[What to work on] Return the records below from the line containing "class: Mammalia" onward, exactly, through and including the last line.

[Source material]
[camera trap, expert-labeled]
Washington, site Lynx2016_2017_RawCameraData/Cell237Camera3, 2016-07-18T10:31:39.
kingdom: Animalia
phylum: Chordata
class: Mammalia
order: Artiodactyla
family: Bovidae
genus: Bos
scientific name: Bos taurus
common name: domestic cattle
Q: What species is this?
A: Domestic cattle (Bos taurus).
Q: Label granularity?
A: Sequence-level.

[Problem solution]
class: Mammalia
order: Artiodactyla
family: Bovidae
genus: Bos
scientific name: Bos taurus
common name: domestic cattle
Q: What species is this?
A: Domestic cattle (Bos taurus).
Q: Label granularity?
A: Sequence-level.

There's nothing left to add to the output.